Of the 30 which have retreated furthest, the small glaciers, with surface area less than 50 km², prove to be the most strongly affected. Most of them are located in Tierra del Fuego. The Patagonian ones are generally larger, with more gentle slopes. However, the survey revealed no direct relationship between the size of the glaciers and fluctuations in their length.

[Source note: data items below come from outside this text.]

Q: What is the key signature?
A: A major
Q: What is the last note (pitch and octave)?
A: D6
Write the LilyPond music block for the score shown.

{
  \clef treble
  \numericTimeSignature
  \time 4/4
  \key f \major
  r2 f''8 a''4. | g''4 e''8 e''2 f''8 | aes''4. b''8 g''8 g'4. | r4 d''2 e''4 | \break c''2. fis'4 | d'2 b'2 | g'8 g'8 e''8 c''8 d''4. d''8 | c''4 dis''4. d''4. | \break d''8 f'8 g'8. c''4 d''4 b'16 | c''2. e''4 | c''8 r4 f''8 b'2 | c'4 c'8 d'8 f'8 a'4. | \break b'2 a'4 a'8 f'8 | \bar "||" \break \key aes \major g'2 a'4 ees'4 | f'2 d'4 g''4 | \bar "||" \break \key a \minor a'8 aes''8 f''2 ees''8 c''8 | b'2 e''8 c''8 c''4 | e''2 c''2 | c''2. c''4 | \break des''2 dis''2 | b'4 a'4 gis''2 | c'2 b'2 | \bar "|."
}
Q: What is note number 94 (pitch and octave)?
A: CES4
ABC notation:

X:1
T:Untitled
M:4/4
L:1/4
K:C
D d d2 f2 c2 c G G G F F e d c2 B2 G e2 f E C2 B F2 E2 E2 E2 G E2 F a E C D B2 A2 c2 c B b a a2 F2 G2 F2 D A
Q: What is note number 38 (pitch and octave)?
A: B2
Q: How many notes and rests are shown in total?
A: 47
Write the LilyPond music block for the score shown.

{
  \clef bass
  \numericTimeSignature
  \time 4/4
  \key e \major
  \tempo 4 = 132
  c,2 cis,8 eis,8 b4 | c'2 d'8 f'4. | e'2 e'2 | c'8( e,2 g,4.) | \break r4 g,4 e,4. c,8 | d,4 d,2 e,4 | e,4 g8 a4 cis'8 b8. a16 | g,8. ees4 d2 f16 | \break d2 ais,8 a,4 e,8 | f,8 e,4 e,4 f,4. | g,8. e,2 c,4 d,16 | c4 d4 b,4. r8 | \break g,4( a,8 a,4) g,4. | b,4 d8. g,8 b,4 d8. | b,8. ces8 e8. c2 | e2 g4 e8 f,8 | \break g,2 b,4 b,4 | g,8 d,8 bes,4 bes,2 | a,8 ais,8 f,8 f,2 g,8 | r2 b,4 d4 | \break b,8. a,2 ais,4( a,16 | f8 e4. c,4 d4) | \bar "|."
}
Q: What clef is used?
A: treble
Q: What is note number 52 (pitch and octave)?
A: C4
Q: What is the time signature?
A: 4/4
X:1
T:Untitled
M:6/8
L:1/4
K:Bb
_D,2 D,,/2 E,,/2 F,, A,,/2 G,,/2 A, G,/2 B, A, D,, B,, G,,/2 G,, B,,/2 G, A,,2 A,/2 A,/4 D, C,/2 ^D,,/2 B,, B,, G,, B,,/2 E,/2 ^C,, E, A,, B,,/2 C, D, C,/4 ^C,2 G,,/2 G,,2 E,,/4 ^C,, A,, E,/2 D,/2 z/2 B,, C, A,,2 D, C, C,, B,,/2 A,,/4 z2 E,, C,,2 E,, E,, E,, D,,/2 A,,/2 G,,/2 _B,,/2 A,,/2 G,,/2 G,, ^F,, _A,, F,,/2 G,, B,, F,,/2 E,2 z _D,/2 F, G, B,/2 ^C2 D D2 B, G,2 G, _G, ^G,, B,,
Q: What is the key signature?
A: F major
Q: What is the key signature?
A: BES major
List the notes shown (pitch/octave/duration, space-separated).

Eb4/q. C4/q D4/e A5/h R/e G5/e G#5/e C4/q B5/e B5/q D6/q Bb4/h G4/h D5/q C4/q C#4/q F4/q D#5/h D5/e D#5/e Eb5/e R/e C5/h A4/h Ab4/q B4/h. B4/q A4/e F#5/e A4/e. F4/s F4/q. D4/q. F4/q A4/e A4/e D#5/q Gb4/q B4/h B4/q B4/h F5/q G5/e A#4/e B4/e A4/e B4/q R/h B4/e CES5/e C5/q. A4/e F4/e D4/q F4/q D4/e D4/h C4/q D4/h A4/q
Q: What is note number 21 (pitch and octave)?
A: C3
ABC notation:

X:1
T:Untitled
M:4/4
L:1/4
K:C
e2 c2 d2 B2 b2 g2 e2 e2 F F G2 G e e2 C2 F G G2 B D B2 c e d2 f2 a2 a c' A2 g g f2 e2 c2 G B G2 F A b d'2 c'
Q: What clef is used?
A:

Every glacier reacts in its own way
This generalized retreat is probably the result of atmospheric warming, a process observed in the region. The very nature of glaciers makes them particularly sensitive to climate variability and change. Each has characteristic basin geometry, topography, ablation conditions at the front, response dynamics and response time( 4). These parameters also influence the melt rate. Most of the glaciers studied flow as tongues towards the sea or into mountain lakes, from which icebergs( 5) break off, leading to highly variable retreat rates. This type of glacier is characterized by abrupt phases of retreat followed by periods of stability. The San Rafael and O’Higgins Glaciers, for example, have been undergoing strong acceleration of their retreat since the 1970s. Conversely, the non-calving glaciers usually show a more linear type of retreat.
Data difficult to obtain
Aiming to find a more accurate explanation of the retreat process, the researchers now have to calculate the glacier mass balances( 6) and determine the glaciers’ response time, but also investigate the regional climate in more detail. At present, they have insufficient climatic series and ground data sets available because these hostile expanses of terrain, swept by frequent precipitations and violent winds, do not easily give up their secrets. The scientific instrumentation is difficult to maintain in the field and the omnipresence of cloud renders the satellite coverage poor.
The glaciers of Patagonia and Tierra del Fuego have regressed considerably since 1945. If the current climatic conditions persist, the icefield retreat will continue. In the medium term this prospect jeopardizes the Chilean government’s mega hydroelectric power schemes, which would entail the construction of a series of dams. Another vital issue, of global significance: icefield melt contributes significantly to the global sea-level rise, with the risk of generating large numbers of climate refugees in the world.
1. This research work was conducted jointly with scientists from the Centro de Estudios Científicos at Valdivia, Chile, of the Laboratoire de Glaciologie et Géophysique de l'Environnement (UMR University of Grenoble 1, CNRS), from the Centro de Estudios Avanzados en Zonas Áridas at La Serena in Chile and the University of Utrecht in the Netherlands.
2. Advanced Spaceborne Thermal Emission and Reflection Radiometer
3. National Aeronautics and Space Administration
4. The time necessary for a glacier to adapt to changes in its mass balance.
5. Glaciers are said to “calve”.
6. The mass balance is an evaluation of the difference between snow accumulation and ablation or loss of ice.
* Did you know?
The Southern point of the Latin American continent is separated from the continent by the Magellan Strait. It owes its name “Tierra del Fuego” to Magellan who, the first time he voyaged round this territory in 1520, saw columns of smoke. The smoke was in reality coming from the local Indian communities, peoples who have since disappeared, who kept a fire going permanently in their boat or in their shelter to stay warm.